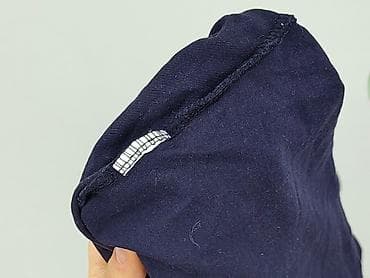 missguided bluzy: Atmosphere, Top damski, rozmiar M — 5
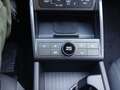 Hyundai KONA GDi HEV Feel Comfort 6AT Blauw - thumbnail 21
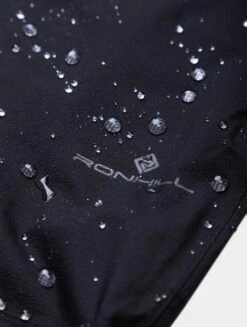 RONHILL Unisex Tech Fortify Pant 20 RONHILL Unisex Tech Fortify Pant -RONHILL Store RH 007066 Unisex Tech Fortify Pant 5051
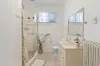 34 Roberts Avenue, North Mackay, Qld 4740-Image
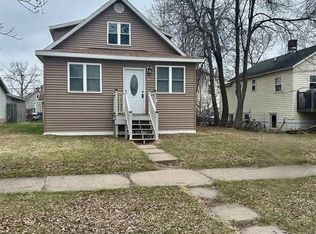 2605 4th Ave E, Hibbing, MN 55746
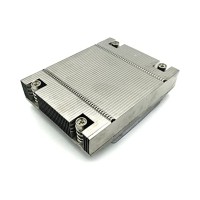 Радіатор Dell для PowerEdge R430 (2FKY9)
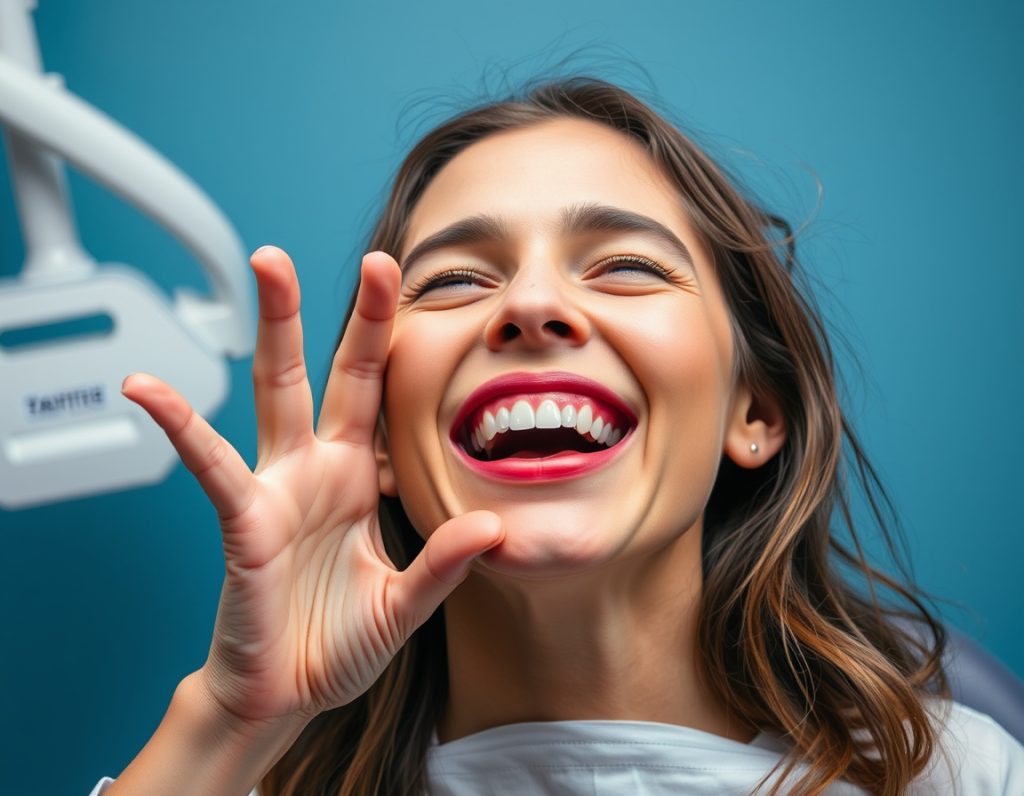 Why Grinding Your Teeth Is a Bigger Problem Than Most People Realize — Dentist, Coral Springs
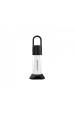 Obrázok pre Ledlenser ML6 Warm Light Černá, Bílá Univerzální svítilna LED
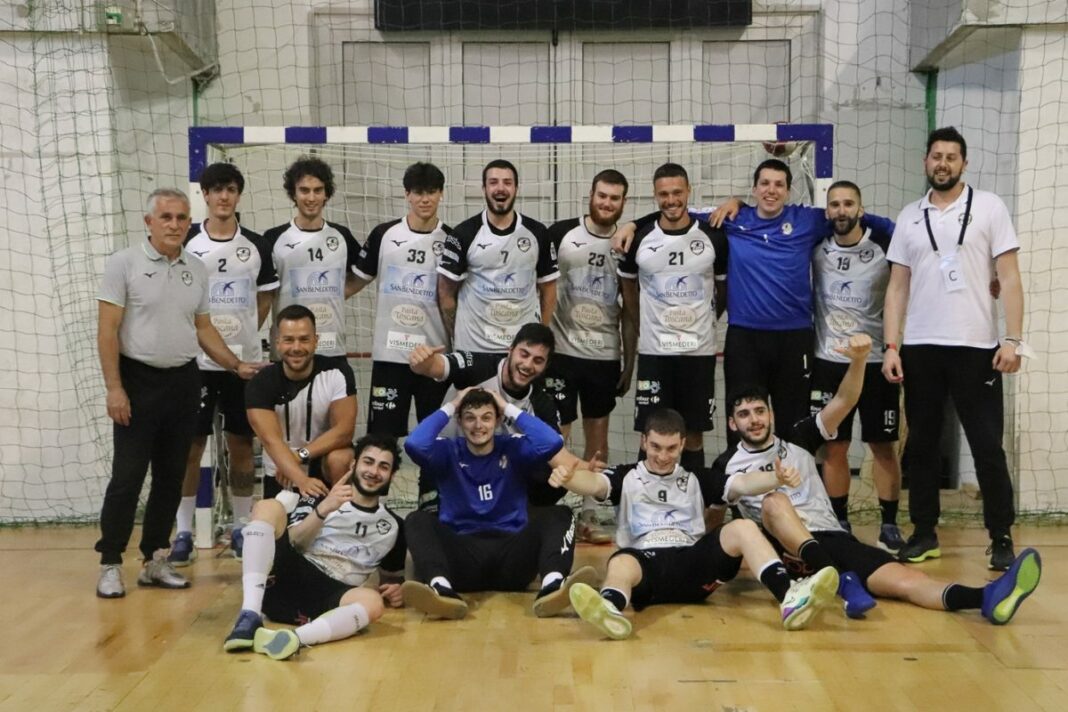 siena rinuncia serie a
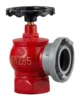 /product-detail/2019-fire-hydrant-pump-fire-hydrant-fire-hydrant-landing-valve-62217014409.html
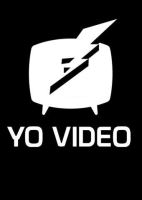 Yo Video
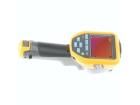 FLK-TIS20 9HZ Thermal Imaging Cameras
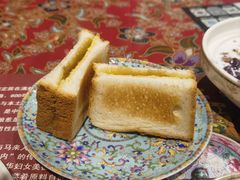 -小娘惹厨房Little Nyonya(狮城有约上榜店)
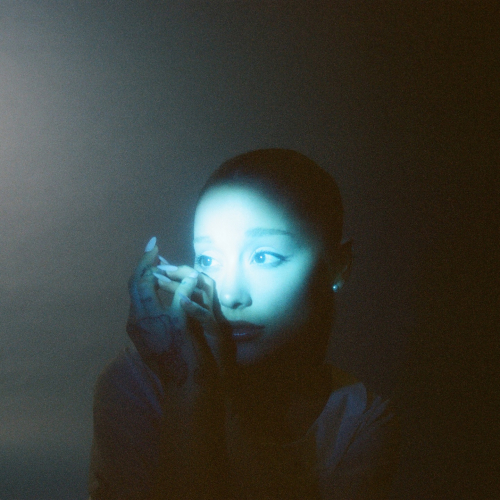 ari.jpg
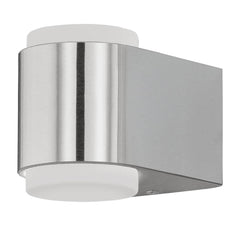 Luminaire extérieur | Briones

• [Exercise] Without the pictures, restate all of the entries word for word.

• [Answer to the exercise]
 missguided bluzy: Atmosphere, Top damski, rozmiar M — 5
 Hyundai KONA GDi HEV Feel Comfort 6AT Blauw - thumbnail 21
 RONHILL Unisex Tech Fortify Pant 20 RONHILL Unisex Tech Fortify Pant -RONHILL Store RH 007066 Unisex Tech Fortify Pant 5051
 34 Roberts Avenue, North Mackay, Qld 4740-Image
 2605 4th Ave E, Hibbing, MN 55746
 Радіатор Dell для PowerEdge R430 (2FKY9)
 Why Grinding Your Teeth Is a Bigger Problem Than Most People Realize — Dentist, Coral Springs
 Obrázok pre Ledlenser ML6 Warm Light Černá, Bílá Univerzální svítilna LED
 siena rinuncia serie a
 /product-detail/2019-fire-hydrant-pump-fire-hydrant-fire-hydrant-landing-valve-62217014409.html
 Yo Video
 FLK-TIS20 9HZ Thermal Imaging Cameras
 -小娘惹厨房Little Nyonya(狮城有约上榜店)
 ari.jpg
 Luminaire extérieur | Briones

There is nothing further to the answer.